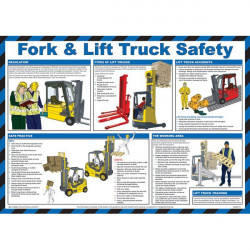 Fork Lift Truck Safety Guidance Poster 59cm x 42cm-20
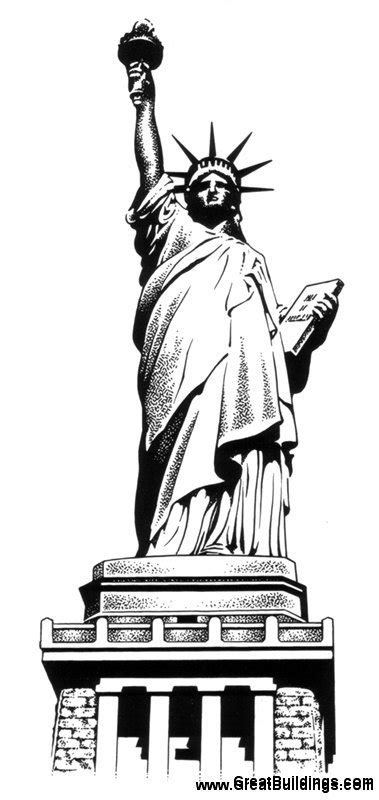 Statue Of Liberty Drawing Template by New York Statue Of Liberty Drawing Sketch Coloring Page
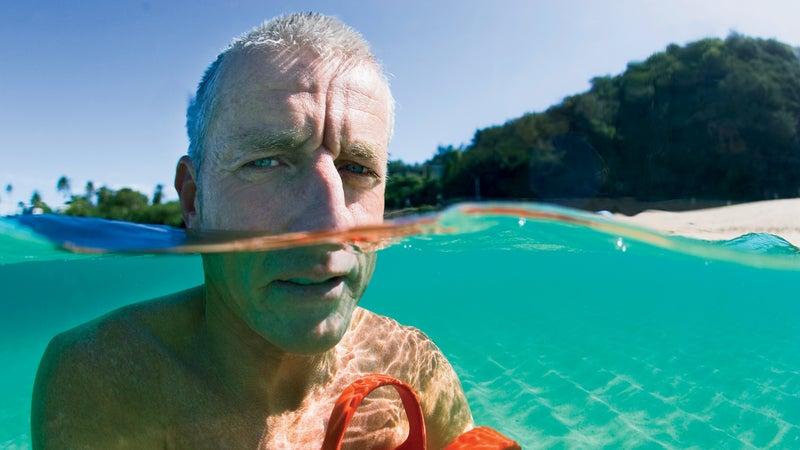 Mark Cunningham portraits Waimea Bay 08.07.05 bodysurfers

■ **Assignment**:
Since the pictures are not wanted, repeat only the rest of the material, exactly as given.

■ **Solution to this problem**:
 Fork Lift Truck Safety Guidance Poster 59cm x 42cm-20
 Statue Of Liberty Drawing Template by New York Statue Of Liberty Drawing Sketch Coloring Page
 Mark Cunningham portraits Waimea Bay 08.07.05 bodysurfers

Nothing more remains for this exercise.